DOCUMENT TEXT: Begin
GU CMa is a star of spectral class B2Vne, hot enough to ionize some hydrogen gas and make it glow red, but cool enough to not to blow all the dust away, so that the dust can remain centered on the star and reflect its blue light. FZ CMa is a star of spectral class B3n. It is barely hot enough to ionize any hydrogen, but it could be that much of the ionizing of the gas around FZ CMa (and the gas around GU CMa) is actually done by the combined ultraviolet light of many hot stars in or near the Seagull Nebula.

I'd like to repeat that strongmanmike's picture makes the purple (red + blue) color of the "orbs" obvious, which in turn makes it easy for us to identify the "orbs" as nebulas made up of one emission (red) component and one reflection (blue) component. The "orb" centered on GU CMa is called vdB 88, and the "orb" centered on FZ CMa is called vdB 90. The orbs are named for their "reflection components", so they are named as reflection nebulas.

It is interesting that vdB 88 and vdB 90 are so round and so perfectly centered on the stars. They look like they are the products of some kind of outbursts of the stars themselves, where the gas and dust that was "cast off" during the outbursts have stayed centered on the stars, not unlike the cast-off shells of gas and dust in planetary nebulas. But GU CMa and FZ CMa are not scorchingly hot but "dead" little white dwarfs that have cast off all of their "outer atmospheres" and have stopped all energy-generating fusion processes. GU CMa and FZ CMa are normal stars, but hot and bright.
DOCUMENT TEXT: End
PROVIDED MATERIAL: Begin
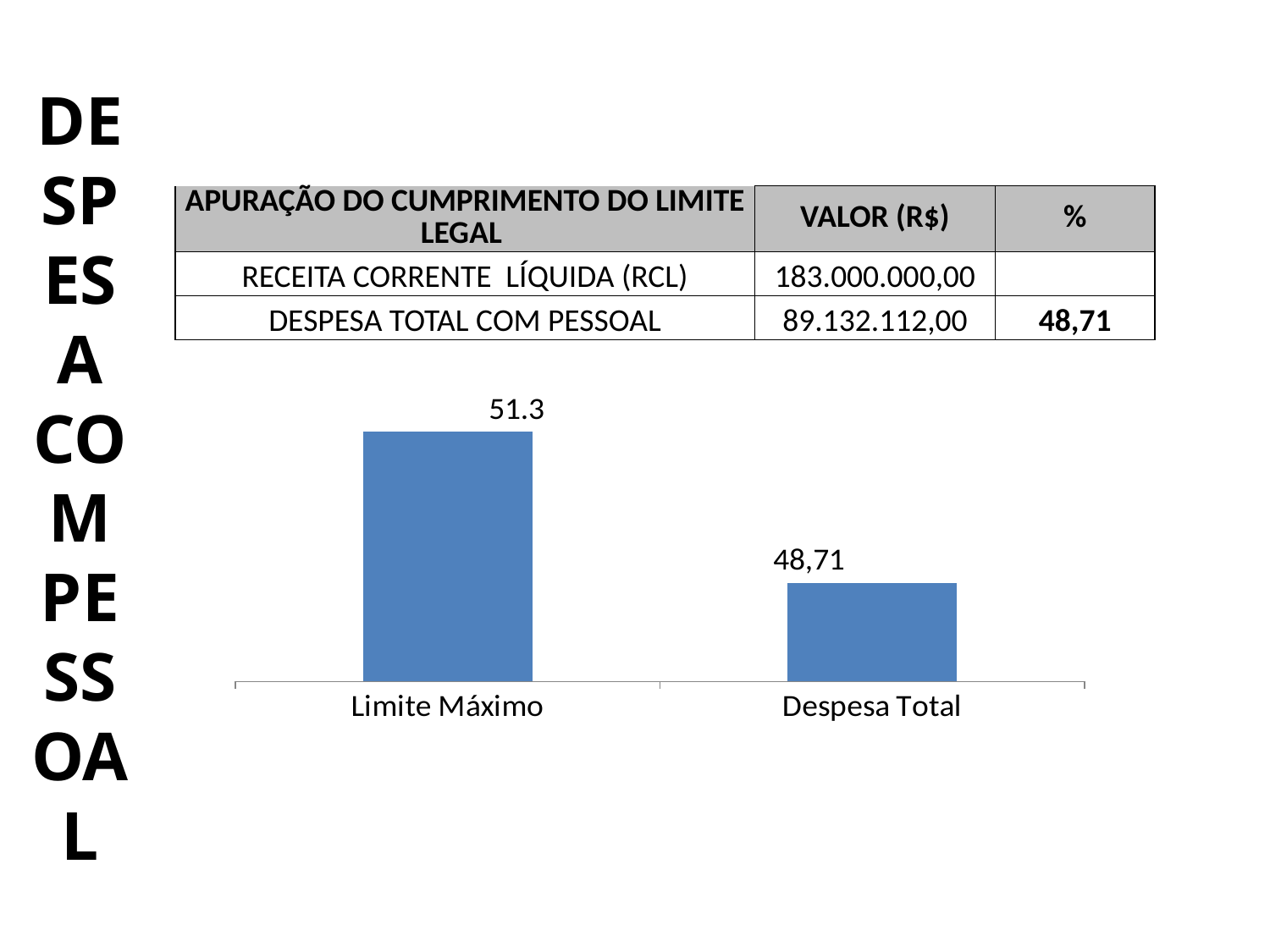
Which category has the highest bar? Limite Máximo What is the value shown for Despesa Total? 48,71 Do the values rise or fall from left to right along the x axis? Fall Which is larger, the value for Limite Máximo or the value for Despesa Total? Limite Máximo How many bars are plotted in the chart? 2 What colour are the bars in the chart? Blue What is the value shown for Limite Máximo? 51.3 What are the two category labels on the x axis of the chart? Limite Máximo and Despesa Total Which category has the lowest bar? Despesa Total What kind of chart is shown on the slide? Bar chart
PROVIDED MATERIAL: End
■ ASSIGNMENT ■
Repeat the passage on GU CMa and FZ CMa from "I'd like to" up to and including "as reflection nebulas.", swapping "nebulas" for "clouds".

■ EXERCISE OUTPUT ■
I'd like to repeat that strongmanmike's picture makes the purple (red + blue) color of the "orbs" obvious, which in turn makes it easy for us to identify the "orbs" as clouds made up of one emission (red) component and one reflection (blue) component. The "orb" centered on GU CMa is called vdB 88, and the "orb" centered on FZ CMa is called vdB 90. The orbs are named for their "reflection components", so they are named as reflection clouds.